Your examples mostly show that a wealth tax would need sensible rules, not that it is unworkable. Every tax has edge cases: income tax, capital gains tax, inheritance tax and corporation tax all have valuation, liquidity and enforcement issues. The existence of complexity is not the same as the policy being impossible.
If someone owns a £15m business, the obvious answer is not ‘the business must be sold.’ A well-designed wealth tax could allow deferral, installments, or special treatment for genuine trading businesses, especially where the owner is asset-rich but cash-poor. That is a design choice, not a fatal flaw.
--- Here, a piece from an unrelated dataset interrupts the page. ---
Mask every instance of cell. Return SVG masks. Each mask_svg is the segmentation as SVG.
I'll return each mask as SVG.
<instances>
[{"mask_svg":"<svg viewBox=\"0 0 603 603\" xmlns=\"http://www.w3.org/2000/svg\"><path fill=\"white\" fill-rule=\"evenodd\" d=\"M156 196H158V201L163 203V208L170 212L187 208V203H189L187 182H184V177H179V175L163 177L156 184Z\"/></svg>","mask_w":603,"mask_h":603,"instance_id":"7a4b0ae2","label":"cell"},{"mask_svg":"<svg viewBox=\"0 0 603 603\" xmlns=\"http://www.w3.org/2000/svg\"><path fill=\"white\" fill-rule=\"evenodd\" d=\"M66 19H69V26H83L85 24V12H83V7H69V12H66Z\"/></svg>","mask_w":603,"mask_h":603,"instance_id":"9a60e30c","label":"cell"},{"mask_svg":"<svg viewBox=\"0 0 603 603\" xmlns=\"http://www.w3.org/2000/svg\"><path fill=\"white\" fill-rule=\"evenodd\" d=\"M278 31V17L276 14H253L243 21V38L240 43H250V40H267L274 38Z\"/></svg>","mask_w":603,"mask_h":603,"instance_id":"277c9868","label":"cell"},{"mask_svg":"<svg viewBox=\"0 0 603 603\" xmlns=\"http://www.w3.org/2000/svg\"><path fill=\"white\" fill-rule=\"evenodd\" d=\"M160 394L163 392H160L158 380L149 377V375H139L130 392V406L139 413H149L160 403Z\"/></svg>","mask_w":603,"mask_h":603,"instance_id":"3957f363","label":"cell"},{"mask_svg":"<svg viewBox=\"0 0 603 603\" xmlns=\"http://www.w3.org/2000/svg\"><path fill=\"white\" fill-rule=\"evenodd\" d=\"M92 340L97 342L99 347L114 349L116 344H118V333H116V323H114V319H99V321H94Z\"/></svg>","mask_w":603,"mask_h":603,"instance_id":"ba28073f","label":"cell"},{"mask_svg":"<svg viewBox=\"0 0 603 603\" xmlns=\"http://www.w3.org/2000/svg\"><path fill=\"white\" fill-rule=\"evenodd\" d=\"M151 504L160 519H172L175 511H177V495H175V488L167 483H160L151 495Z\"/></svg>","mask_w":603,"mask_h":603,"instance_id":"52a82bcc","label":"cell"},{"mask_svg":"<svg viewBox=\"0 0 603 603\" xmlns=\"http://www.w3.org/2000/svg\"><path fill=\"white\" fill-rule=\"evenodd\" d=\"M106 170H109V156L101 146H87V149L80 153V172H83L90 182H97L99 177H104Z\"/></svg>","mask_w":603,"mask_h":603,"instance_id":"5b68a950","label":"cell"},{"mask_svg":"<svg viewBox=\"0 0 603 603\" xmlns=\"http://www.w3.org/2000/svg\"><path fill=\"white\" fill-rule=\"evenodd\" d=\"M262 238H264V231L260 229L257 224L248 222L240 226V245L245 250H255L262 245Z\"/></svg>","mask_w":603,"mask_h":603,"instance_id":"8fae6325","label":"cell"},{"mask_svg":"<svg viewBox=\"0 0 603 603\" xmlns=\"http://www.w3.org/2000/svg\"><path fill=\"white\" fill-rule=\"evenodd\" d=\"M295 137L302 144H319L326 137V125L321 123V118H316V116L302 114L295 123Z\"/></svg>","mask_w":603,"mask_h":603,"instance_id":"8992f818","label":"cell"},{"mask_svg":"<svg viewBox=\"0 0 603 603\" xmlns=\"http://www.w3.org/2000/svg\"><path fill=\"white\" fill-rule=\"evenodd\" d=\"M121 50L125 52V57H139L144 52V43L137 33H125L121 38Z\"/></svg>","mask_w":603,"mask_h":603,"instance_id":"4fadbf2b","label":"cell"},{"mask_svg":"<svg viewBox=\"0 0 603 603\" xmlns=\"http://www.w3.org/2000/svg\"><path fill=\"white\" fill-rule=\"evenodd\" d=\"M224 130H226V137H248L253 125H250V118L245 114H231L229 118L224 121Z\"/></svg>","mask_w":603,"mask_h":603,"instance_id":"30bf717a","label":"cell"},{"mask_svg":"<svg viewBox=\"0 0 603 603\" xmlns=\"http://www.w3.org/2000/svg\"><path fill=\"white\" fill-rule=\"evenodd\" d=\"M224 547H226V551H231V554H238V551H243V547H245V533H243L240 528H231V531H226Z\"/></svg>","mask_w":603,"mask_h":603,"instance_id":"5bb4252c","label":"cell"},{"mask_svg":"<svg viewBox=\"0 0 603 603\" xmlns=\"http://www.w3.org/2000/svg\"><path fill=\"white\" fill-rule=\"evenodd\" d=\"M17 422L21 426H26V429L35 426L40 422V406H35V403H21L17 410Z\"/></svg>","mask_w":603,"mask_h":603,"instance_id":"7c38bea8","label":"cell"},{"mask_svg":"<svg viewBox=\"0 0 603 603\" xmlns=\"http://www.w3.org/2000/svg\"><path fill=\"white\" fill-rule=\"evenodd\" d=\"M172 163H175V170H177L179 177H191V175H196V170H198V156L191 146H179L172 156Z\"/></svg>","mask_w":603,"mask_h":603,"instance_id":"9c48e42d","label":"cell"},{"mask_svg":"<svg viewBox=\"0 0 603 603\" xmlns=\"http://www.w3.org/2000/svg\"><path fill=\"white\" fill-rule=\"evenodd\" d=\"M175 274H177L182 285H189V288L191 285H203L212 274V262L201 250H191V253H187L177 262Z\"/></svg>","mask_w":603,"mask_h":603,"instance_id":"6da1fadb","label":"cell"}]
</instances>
The valuation point is overstated too. Businesses, property and other assets are valued all the time for lending, insurance, probate, accounts, transactions and tax. The state would not need a perfect valuation of every asset every day; it would need a workable system, just like every other tax does.
As for who administers it, the answer is: the tax authority, as it does with other taxes. It would use thresholds, declarations, audits, reporting rules and anti-avoidance measures. You don’t reject a tax because it needs administration — administration is part of how taxes work.
And on the IMF quote, that does not mean ‘wealth tax can never work.’ It means the IMF generally prefers better capital gains and inheritance tax design over a broad wealth tax. That is an argument about what they think is the better policy mix, not proof that a wealth tax is impossible.
So the real issue is not whether a wealth tax can be perfectly neat — it can’t. The real issue is whether the benefits of taxing extreme wealth outweigh the practical costs. Saying ‘it’s complicated’ is not the same as proving ‘it can’t be done.’